Projections should show:
Milestone-driven revenue (e.g. post-MVP, after marketing ramp-up)
Clear timeframes for key growth events
Assumptions tied to channel performance, customer acquisition, or market size
5. Break-even analysis: the tipping point
This report is often overlooked, but should be included as it helps investors understand when your business will begin generating more than it spends. It shows how many units you need to sell or how much recurring revenue you need to reach in order to become self-sustaining.
A break-even analysis also provides insight into your cost structure. High fixed costs may require greater scale to achieve profitability, while a lower break-even point can make the business more appealing in the short term. Investors pay close attention to how realistic your timeline to profitability is and how additional funding will help you get there faster.
6. The forecast as a funding story
Investors will want to know exactly why you are asking for a specific amount of capital. Your financial forecast must tell that story by covering three key elements:
The current state of the business, including cash on hand, revenue, and cost structure
The projected trajectory over the next twelve to twenty-four months
The specific outcomes that each round of funding will unlock, such as product development, customer acquisition, and team expansion
Here’s an illustrative example:
£500k to launch an MVP and onboard first testers
£750k to acquire the first 1,000 customers through paid channels and partnerships
£1.2m to build out a sales team and support nationwide rollout
By linking each ask to a measurable milestone, you move from “needing cash” to showing how investment fuels deliberate, investor-aligned growth.
7. Bonus: Cap Table Transparency
Though technically not a financial statement, your cap table is a critical part of investment conversations. Investors will look closely at how equity is distributed among founders, team members, and previous investors.

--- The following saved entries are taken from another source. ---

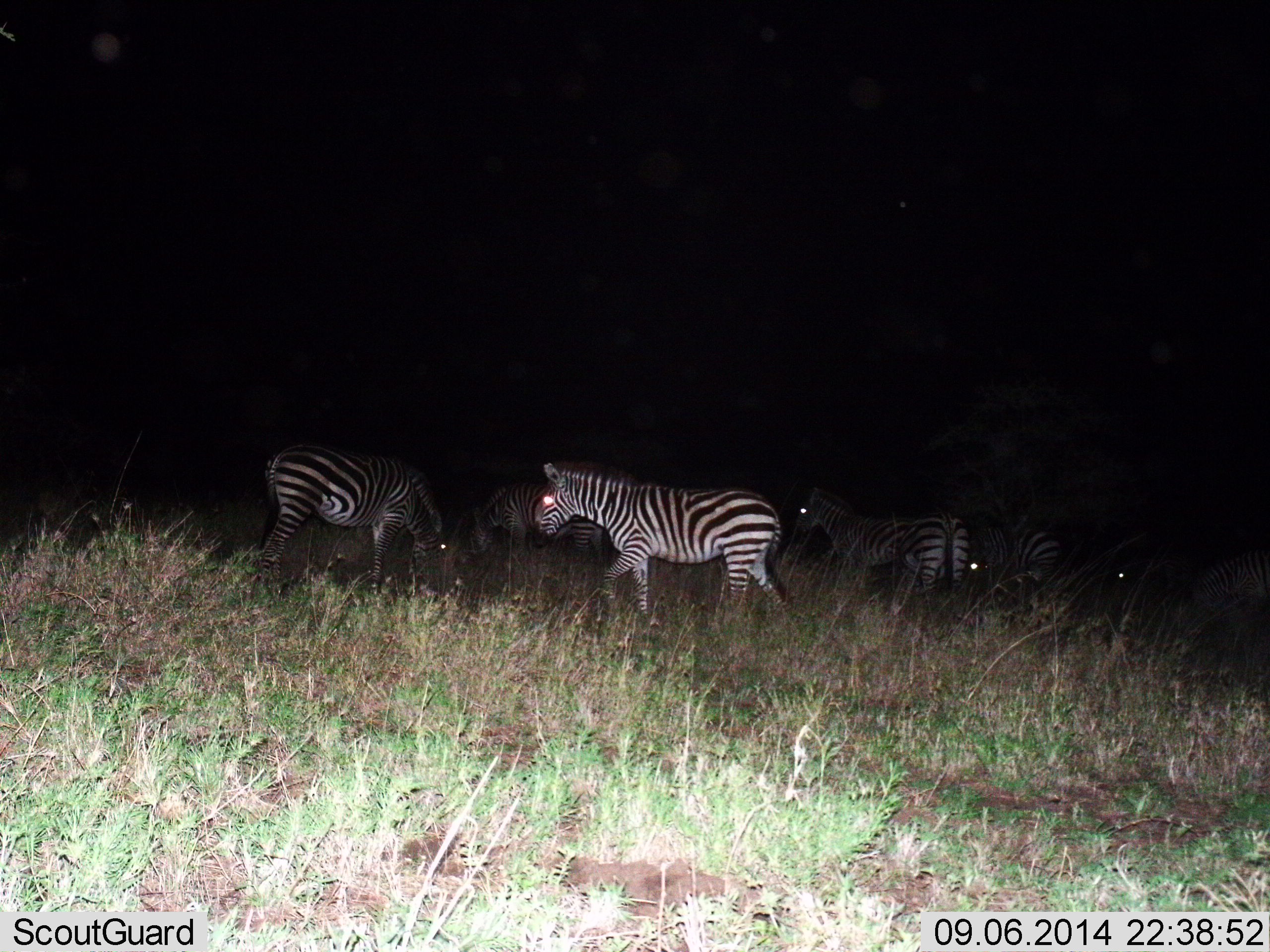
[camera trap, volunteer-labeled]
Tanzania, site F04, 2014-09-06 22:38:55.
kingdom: Animalia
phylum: Chordata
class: Mammalia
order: Perissodactyla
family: Equidae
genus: Equus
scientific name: Equus quagga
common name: plains zebra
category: zebra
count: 7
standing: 40%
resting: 0%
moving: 60%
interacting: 0%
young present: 0%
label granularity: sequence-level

A clean and straightforward cap table, supported by a well-sized option pool, is usually seen as a positive signal. On the other hand, signs of heavy dilution or uncertainty around future fundraising can raise concerns about long-term alignment and flexibility.
Investor-Ready Financials: A Final Checklist
Is your P&L showing consistent growth and healthy margins?
Have you clearly outlined your burn rate and cash runway?
Are your projections evidence-based and tied to real milestones?
Have you included a break-even analysis?
Does your cap table make sense for future funding?
Investors don’t expect perfection, but they do expect precision. Your financials tell the story of how you think, how you plan, and how well you’re positioned to scale.